Start of Block
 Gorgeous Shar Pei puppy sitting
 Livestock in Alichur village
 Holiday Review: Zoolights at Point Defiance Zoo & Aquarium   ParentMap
End of Block
Problem to solve — With no word added or dropped, repeat the entire listing.

Answer space —
 Gorgeous Shar Pei puppy sitting
 Livestock in Alichur village
 Holiday Review: Zoolights at Point Defiance Zoo & Aquarium   ParentMap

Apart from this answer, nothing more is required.